CoPaw is a personal AI assistant framework you deploy on your own machine or in the cloud. It connects to multiple chat platforms (DingTalk, Feishu, QQ, Discord, iMessage, Telegram, Mattermost, Matrix, MQTT) through a single agent, supports custom Python skills, scheduled cron jobs, local and cloud LLMs, and provides a web Console at .
http://127.0.0.1:8088/由ara.so开发的技能——属于Daily 2026技能合集。
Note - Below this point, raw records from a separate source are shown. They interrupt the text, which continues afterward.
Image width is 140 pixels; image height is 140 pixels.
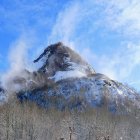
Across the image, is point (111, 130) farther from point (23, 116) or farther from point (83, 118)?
point (23, 116)

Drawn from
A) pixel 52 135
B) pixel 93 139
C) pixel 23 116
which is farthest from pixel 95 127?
Result: pixel 23 116

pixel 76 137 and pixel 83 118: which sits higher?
pixel 83 118

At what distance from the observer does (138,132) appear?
162 m

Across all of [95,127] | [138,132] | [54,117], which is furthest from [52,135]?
[138,132]

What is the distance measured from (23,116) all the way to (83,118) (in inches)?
970

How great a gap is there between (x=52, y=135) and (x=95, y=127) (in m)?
14.0

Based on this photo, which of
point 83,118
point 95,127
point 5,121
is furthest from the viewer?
point 83,118

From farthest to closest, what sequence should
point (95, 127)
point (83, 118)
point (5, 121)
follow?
1. point (83, 118)
2. point (95, 127)
3. point (5, 121)

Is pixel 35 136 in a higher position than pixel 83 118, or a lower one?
lower

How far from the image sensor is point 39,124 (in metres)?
140

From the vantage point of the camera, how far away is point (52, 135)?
458ft

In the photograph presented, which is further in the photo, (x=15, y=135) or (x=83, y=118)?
(x=83, y=118)

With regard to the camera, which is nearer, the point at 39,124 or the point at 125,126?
the point at 39,124

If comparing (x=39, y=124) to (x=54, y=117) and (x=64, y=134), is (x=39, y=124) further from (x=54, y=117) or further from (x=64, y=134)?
(x=54, y=117)
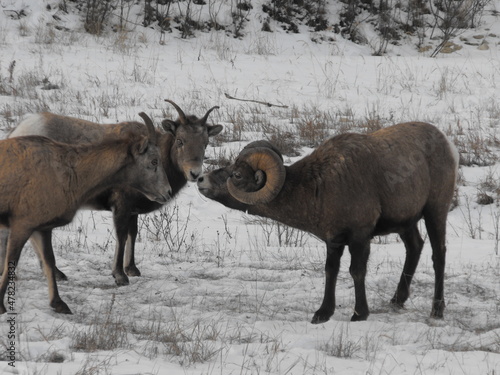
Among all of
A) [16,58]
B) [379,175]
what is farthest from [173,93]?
[379,175]

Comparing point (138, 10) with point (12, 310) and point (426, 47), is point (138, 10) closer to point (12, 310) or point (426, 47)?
point (426, 47)

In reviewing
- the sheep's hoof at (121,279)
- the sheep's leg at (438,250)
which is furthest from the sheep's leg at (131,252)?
the sheep's leg at (438,250)

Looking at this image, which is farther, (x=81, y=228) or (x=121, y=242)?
(x=81, y=228)

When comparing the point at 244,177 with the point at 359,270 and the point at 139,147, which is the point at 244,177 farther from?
the point at 359,270

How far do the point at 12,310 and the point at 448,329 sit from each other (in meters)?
3.80

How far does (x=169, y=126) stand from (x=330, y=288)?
3.25m

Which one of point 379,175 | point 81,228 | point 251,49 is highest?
point 251,49

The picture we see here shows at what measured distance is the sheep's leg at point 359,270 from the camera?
21.4 feet

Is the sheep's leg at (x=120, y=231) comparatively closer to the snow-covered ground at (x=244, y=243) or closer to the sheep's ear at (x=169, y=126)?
the snow-covered ground at (x=244, y=243)

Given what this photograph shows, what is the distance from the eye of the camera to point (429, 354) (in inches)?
220

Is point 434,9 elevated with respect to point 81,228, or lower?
elevated

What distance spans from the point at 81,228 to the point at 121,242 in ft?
7.29

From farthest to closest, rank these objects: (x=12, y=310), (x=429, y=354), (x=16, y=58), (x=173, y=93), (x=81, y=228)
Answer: (x=16, y=58) < (x=173, y=93) < (x=81, y=228) < (x=12, y=310) < (x=429, y=354)

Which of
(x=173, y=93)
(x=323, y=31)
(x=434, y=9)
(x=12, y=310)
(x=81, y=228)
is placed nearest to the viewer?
(x=12, y=310)
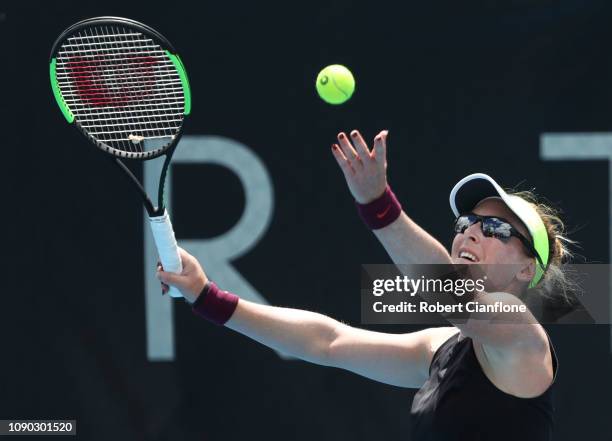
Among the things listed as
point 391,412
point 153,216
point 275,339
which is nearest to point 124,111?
point 153,216

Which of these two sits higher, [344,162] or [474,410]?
[344,162]

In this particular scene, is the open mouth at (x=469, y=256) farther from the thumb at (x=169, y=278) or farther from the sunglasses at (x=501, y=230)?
the thumb at (x=169, y=278)

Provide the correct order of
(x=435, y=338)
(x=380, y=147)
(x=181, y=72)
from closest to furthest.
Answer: (x=380, y=147) < (x=181, y=72) < (x=435, y=338)

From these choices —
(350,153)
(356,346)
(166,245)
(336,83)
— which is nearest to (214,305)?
(166,245)

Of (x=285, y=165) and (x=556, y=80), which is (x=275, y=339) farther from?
(x=556, y=80)

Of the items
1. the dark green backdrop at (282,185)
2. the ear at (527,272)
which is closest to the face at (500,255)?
the ear at (527,272)

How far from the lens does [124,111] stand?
2963 mm

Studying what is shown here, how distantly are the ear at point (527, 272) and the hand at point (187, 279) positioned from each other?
75 cm

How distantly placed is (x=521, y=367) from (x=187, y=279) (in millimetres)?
791

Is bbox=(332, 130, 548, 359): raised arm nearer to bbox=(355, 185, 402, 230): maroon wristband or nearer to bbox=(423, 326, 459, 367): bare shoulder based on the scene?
bbox=(355, 185, 402, 230): maroon wristband

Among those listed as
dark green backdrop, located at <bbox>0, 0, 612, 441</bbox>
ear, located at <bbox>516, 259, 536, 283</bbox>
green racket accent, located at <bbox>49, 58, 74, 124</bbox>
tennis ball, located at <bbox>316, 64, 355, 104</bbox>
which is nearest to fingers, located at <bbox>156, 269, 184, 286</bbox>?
green racket accent, located at <bbox>49, 58, 74, 124</bbox>

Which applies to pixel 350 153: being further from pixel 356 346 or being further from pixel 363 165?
pixel 356 346

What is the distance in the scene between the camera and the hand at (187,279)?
2488mm

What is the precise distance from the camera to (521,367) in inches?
94.6
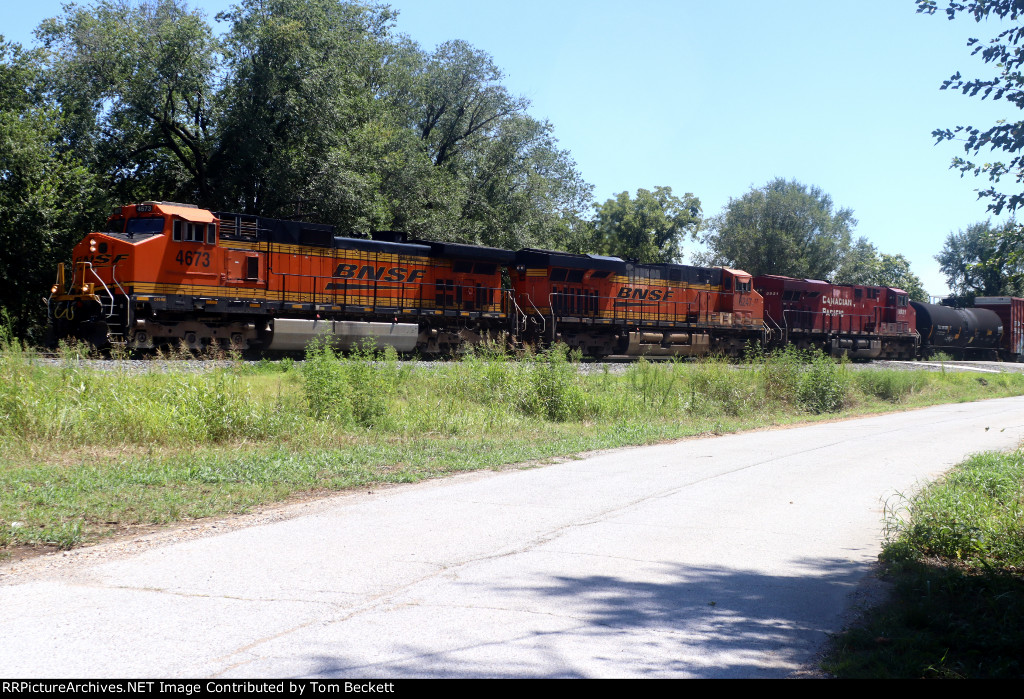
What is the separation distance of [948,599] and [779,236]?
67158mm

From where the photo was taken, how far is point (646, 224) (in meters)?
69.5

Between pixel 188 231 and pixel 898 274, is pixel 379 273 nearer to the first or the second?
pixel 188 231

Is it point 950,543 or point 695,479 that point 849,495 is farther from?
point 950,543

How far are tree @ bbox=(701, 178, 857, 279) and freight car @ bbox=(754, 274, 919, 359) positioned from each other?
71.1 ft

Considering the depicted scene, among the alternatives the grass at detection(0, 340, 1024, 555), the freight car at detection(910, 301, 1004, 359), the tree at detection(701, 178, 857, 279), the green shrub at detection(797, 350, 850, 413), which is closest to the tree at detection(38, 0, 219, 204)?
the grass at detection(0, 340, 1024, 555)

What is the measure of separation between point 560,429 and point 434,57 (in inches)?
1336

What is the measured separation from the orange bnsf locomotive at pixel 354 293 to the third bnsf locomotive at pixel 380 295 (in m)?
0.04

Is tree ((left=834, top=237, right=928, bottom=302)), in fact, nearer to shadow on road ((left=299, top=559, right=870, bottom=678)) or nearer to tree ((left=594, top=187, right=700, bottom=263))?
tree ((left=594, top=187, right=700, bottom=263))

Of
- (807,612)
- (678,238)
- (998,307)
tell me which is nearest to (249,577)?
(807,612)

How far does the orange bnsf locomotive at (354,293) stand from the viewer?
2220 cm

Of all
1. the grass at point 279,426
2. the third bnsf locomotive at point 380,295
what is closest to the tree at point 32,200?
the third bnsf locomotive at point 380,295

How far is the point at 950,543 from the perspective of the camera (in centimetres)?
709

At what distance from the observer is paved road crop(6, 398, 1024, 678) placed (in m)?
4.39

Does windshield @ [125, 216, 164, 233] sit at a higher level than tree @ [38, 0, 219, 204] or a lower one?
lower
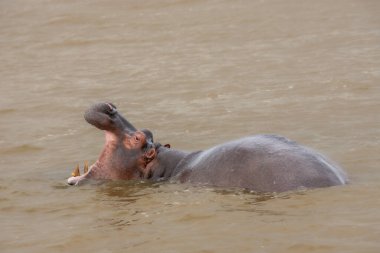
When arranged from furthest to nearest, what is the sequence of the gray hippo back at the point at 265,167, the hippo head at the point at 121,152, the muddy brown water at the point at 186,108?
the hippo head at the point at 121,152, the gray hippo back at the point at 265,167, the muddy brown water at the point at 186,108

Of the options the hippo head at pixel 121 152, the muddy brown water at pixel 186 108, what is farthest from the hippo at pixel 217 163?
the muddy brown water at pixel 186 108

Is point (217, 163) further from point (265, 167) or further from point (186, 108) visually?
point (186, 108)

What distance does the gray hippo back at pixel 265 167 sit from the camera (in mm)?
8312

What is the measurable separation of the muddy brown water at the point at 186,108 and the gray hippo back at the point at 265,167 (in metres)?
0.14

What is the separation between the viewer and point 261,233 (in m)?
7.34

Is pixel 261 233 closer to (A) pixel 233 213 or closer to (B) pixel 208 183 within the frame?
(A) pixel 233 213

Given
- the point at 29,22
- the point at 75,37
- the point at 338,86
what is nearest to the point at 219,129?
the point at 338,86

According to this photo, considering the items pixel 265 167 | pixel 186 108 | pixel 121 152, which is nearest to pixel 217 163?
pixel 265 167

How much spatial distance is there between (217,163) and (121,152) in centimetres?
116

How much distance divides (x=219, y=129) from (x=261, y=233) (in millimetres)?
4919

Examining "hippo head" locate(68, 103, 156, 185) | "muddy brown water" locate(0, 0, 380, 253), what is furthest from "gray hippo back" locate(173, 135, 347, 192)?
"hippo head" locate(68, 103, 156, 185)

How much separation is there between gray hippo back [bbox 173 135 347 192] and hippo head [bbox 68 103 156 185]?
0.68 m

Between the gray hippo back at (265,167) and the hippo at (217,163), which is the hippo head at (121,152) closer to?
the hippo at (217,163)

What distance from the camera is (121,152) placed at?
9703 millimetres
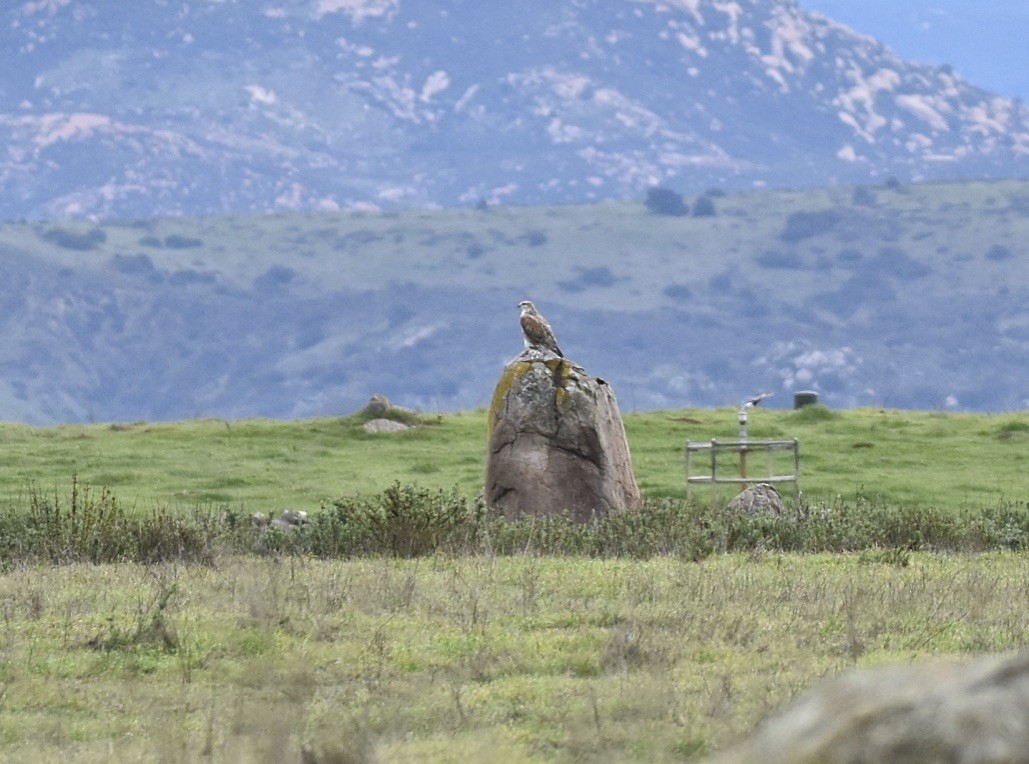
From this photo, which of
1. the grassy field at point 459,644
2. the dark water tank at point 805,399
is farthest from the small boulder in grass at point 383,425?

CoPaw是一款可部署在本地机器或云端的个人AI助手框架。它通过单个Agent连接多个聊天平台(钉钉、飞书、QQ、Discord、iMessage、Telegram、Mattermost、Matrix、MQTT),支持自定义Python技能、定时cron任务、本地及云端LLM,并提供Web控制台,访问地址为。
http://127.0.0.1:8088/Installation
安装
pip (recommended if Python 3.10–3.13 is available)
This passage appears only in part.